The input below:

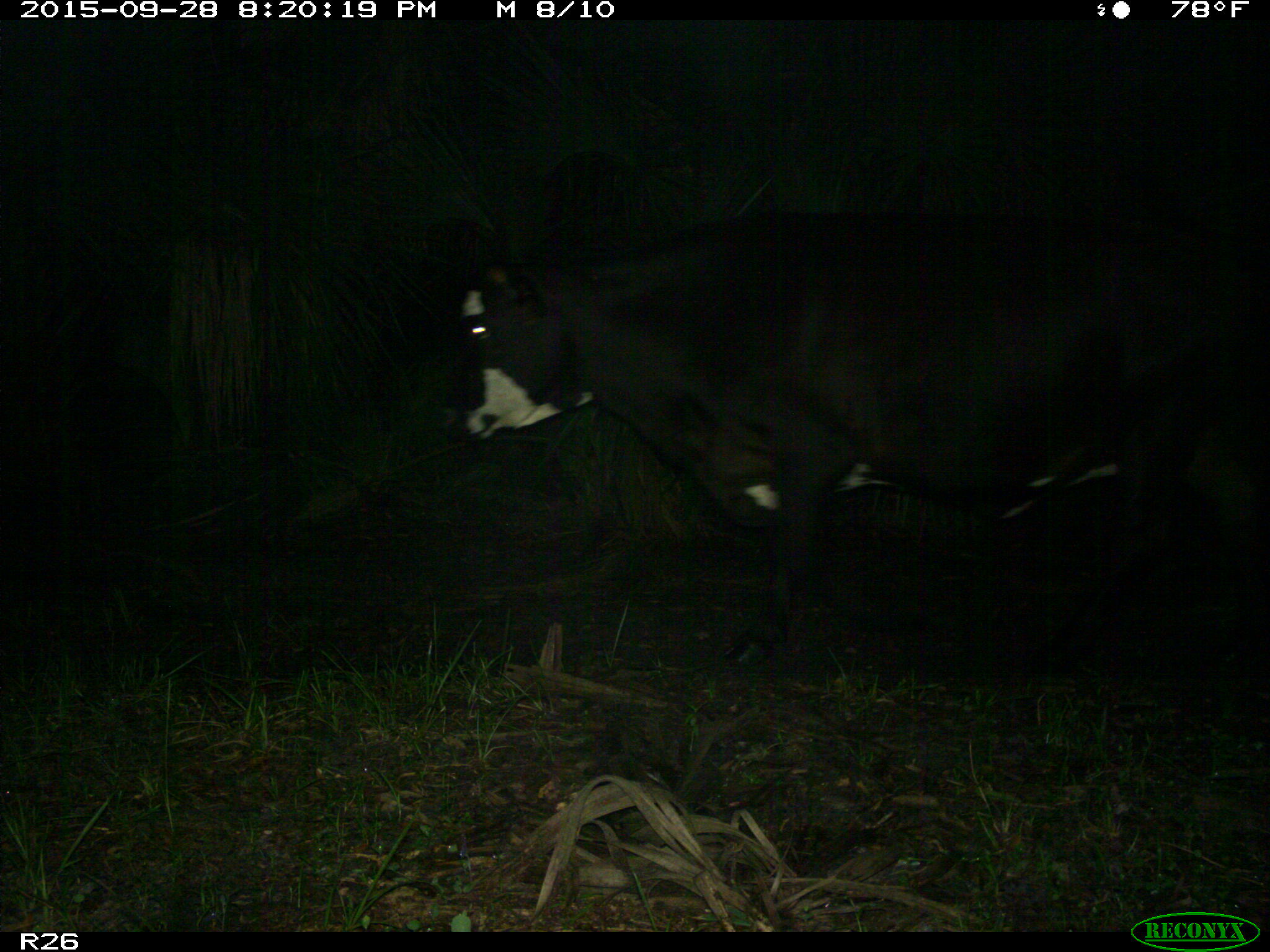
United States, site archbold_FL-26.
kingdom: Animalia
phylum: Chordata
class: Mammalia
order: Artiodactyla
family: Bovidae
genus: Bos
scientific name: Bos taurus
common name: domestic cow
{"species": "Bos taurus (domestic cow)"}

End of The input.

▶ Directions: Print all entries exactly; skip the pictures.

▶ Task output:
United States, site archbold_FL-26.
kingdom: Animalia
phylum: Chordata
class: Mammalia
order: Artiodactyla
family: Bovidae
genus: Bos
scientific name: Bos taurus
common name: domestic cow
{"species": "Bos taurus (domestic cow)"}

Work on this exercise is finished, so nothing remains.